Она помахала охраннику сигаретой, нарисовала в воздухе дымное сердечко и ушла, величественно вышагивая в своих зебрячих гетрах.
Все, хватит! Завтра скажу, что не могу, не умею, не получилось. Я вздохнула, погладила беременную кошку, которая пришла мурлыкать и тереться о ноги, и пошла в редакцию за вещами, завернув предварительно в туалет.
Общая входная дверь, мальчики налево, девочки направо. В мужском кто-то копошится. В женском свободно.
Легкое журчание воды настроило на благодушный лад. Я задумалась о вечном, о смысле жизни, о том, надо ли вообще женщине работать. И в эту секунду на меня откуда-то, извините, снизу, прыгнуло это! Чудовище из «Звездного десанта», жирная большеротая гадина с выпученными глазами и мясистыми ляжками. Эффект неожиданности был столь силен, что я заорала благим матом, вскочила и пулей вылетела из кабинки. Хлопнула дверь, запели железные петли.
Возле умывальников я перевела дыхание. Сердце отчаянно колотилось, руки тряслись, колготки перекрутились, юбка сбилась набок, поджавшись с испугу левым краем под пояс.

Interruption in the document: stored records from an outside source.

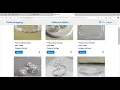 Jewelry Products Website Built with HTML CSS JavaScript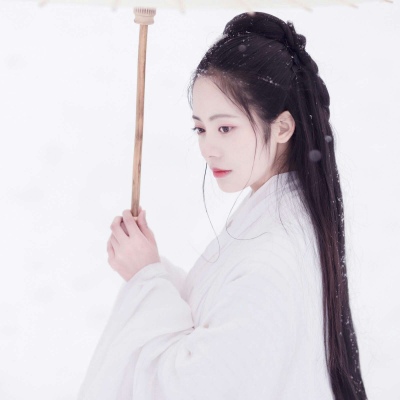 ����/΢�Źŷ�Ψ��Ůͷ/ɽ�����ɻ��� ��Ҳ�������˼��ϣ��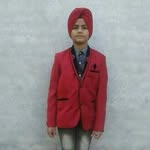Khushdeep Brar - @khushdeep.brar.58910 - Instagram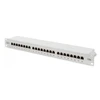 Image de Digitus DN-91524S baie de branchements DN-91524S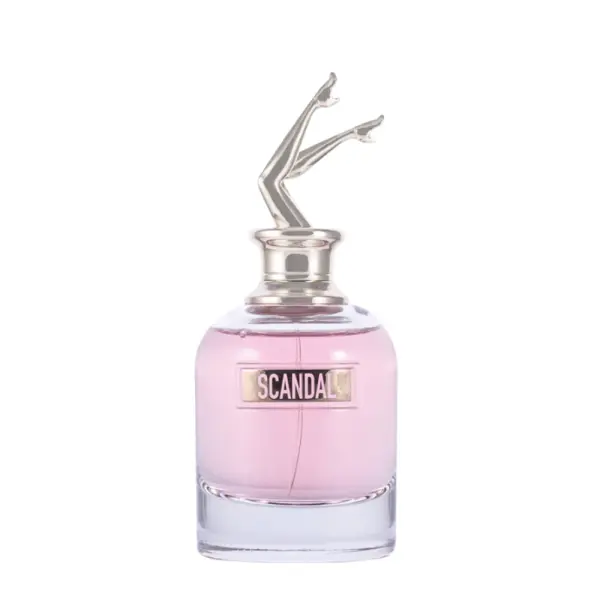 Jean Paul Gaultier Scandal A Paris Edp Tester Kadın Parfüm 80 Ml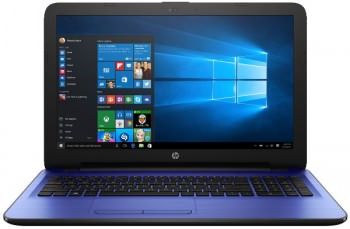 HP 15-ay544tu (1AC83PA) Laptop (Core i3 6th Gen/4 GB/1 TB/Windows 10) Price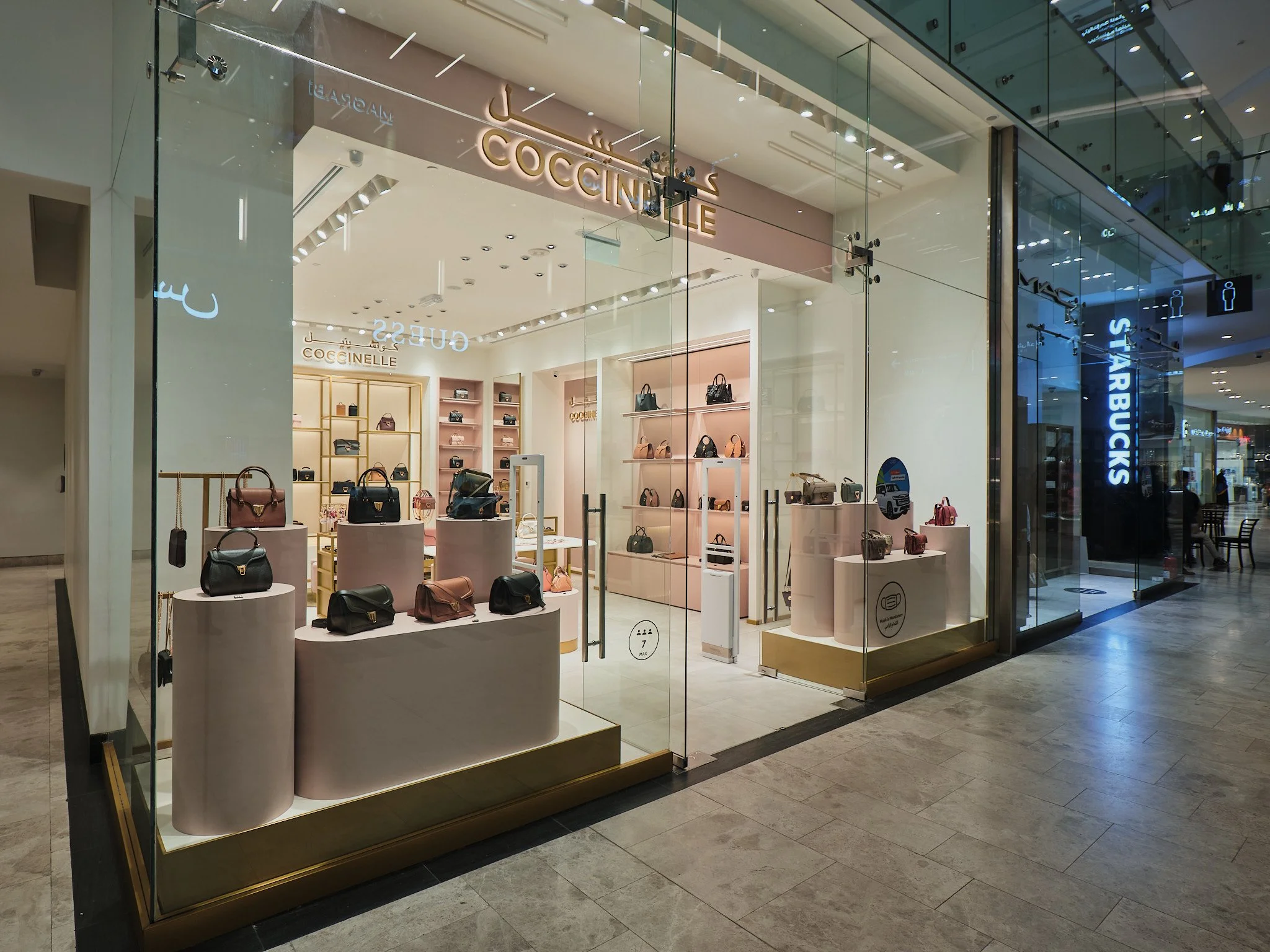 _ASK2040 - Draft.jpg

– Хай! – послышалось радостное и до боли знакомое.
Я ошалело повернулась на голос. У мужской половины стоял улыбающийся Ганс. Ганс из Гольхема. Сначала я его даже не узнала. Мой немецкий друг был в костюме и галстуке, начищенные туфли блестели, улыбка обнажала совершенно одинаковые белые зубы.